We have been pursuing various types of passive buildings to reduce our cooling loads in hot climates but now scientists in the US have come up with a new low-cost textile that could cool us when woven into clothing. For the fashion industry, this may bring a new meaning to “being cool.” The Bangkok Post explains the latest developments in an AFP news item.
New plastic clothing textile could keep people cool
American researchers have created a low-cost textile made of a plastic base that could cool the body when woven into clothing.
American scientists have developed a material which could cool the body and keep people in hot climates cool without using air conditioning.
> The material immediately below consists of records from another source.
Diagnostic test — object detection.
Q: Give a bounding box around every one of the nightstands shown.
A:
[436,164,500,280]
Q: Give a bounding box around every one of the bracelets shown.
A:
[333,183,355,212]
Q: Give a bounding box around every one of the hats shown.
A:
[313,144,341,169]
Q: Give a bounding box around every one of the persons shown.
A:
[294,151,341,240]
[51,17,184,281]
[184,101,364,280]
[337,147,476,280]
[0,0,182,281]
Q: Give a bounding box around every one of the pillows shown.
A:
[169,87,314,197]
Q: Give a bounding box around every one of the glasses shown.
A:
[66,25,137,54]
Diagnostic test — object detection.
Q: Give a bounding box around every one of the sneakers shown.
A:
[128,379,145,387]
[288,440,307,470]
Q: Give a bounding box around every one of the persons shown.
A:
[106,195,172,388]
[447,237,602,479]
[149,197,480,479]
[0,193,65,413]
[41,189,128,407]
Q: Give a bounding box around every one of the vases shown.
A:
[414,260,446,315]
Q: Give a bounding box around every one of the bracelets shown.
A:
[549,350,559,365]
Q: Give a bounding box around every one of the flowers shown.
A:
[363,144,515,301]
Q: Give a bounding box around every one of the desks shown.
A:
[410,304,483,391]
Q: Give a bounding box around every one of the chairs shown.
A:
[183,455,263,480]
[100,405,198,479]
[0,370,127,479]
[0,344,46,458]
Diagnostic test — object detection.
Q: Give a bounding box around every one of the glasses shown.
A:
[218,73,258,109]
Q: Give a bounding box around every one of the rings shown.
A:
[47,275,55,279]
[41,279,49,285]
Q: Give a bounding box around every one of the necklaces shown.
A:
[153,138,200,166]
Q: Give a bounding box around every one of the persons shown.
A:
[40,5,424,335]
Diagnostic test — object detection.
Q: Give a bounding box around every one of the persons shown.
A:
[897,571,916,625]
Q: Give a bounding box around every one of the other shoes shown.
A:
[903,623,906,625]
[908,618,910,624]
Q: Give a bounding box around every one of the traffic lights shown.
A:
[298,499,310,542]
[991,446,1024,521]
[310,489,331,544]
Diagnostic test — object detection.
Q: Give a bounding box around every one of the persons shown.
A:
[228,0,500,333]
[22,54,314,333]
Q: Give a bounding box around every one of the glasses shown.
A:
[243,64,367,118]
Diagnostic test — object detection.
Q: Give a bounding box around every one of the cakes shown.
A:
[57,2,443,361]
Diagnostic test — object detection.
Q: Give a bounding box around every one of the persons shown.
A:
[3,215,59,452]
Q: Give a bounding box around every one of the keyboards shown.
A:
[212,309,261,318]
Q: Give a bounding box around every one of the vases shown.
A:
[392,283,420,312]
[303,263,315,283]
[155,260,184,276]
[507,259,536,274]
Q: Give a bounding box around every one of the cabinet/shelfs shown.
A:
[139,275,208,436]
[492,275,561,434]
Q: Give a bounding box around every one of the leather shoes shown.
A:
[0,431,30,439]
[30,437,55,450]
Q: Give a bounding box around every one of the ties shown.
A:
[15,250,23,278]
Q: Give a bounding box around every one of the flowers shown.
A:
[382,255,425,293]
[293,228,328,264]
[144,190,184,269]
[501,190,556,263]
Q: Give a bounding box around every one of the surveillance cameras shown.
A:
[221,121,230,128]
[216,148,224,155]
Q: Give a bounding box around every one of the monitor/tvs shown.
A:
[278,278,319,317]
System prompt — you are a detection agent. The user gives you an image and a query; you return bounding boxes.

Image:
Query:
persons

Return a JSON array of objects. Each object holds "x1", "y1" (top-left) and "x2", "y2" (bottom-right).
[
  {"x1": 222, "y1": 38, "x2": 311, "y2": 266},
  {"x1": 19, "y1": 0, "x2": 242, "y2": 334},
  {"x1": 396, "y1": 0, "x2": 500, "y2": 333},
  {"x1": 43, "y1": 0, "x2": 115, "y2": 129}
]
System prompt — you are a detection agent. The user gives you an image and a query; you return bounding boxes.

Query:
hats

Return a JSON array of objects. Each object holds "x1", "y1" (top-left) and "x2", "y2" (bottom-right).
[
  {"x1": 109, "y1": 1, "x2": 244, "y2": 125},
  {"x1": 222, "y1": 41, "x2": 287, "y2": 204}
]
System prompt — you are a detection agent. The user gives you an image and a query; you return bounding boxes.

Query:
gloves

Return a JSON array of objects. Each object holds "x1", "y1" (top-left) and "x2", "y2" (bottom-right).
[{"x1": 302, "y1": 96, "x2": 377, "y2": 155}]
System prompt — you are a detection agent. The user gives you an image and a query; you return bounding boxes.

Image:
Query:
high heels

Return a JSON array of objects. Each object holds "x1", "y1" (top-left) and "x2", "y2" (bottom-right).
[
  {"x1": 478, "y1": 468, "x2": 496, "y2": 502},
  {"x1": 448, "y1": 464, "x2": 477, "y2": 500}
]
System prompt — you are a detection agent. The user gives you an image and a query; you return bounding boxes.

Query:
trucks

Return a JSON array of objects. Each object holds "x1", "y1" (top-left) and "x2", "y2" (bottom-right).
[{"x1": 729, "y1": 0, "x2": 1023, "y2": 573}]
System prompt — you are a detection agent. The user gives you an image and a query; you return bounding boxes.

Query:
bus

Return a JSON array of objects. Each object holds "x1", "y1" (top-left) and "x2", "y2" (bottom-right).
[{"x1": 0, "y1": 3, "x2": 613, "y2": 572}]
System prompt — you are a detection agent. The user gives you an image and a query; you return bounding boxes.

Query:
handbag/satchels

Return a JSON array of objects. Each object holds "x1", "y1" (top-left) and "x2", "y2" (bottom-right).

The engineers suggested in the US journal Science that the textile could become a way to keep people living in hot climates cool without using air conditioning.
“If you can cool the person rather than the building where they work or live, that will save energy,” said Yi Cui, an associate professor of materials science and engineering and of photon science at Stanford.
Scientists blended nanotechnology, photonics and chemistry to develop the material, which cools the wearer in two ways.
Like cotton, the textile allows sweat to evaporate through the material, but the new development allows it to also let through heat the body gives off as infrared radiation.
The latter is a characteristic of polyethylene, the clear, clingy plastic already used as kitchen wrap.
All objects — including our bodies — discharge heat as infrared radiation in the form of invisible light wavelengths.
Clothing traps those wavelengths close to the body, but the new plastic textile lets them through.
“Forty to 60 percent of our body heat is dissipated as infrared radiation when we are sitting in an office,” said Shanhui Fan, a professor of electrical engineering. “But until now there has been little or no research on designing the thermal radiation characteristics of textiles.”
To test the cooling capabilities of the experimental material, researchers put swatches of the plastic material and cotton fabric on bare skin and compared skin surface temperature.
“Wearing anything traps some heat and makes the skin warmer,” Fan said. “If dissipating thermal radiation were our only concern, then it would be best to wear nothing.”
The cotton fabric made the skin 3.6 degrees Fahrenheit (2 degrees Celsius) warmer than the new material, suggesting that wearing the “cooling textile” might make people less likely to resort to turning on fans or air conditioners.
The scientists said they will continue working to add more colors, textures and cloth-like traits to their product.
“If you want to make a textile, you have to be able to make huge volumes inexpensively,” Cui said.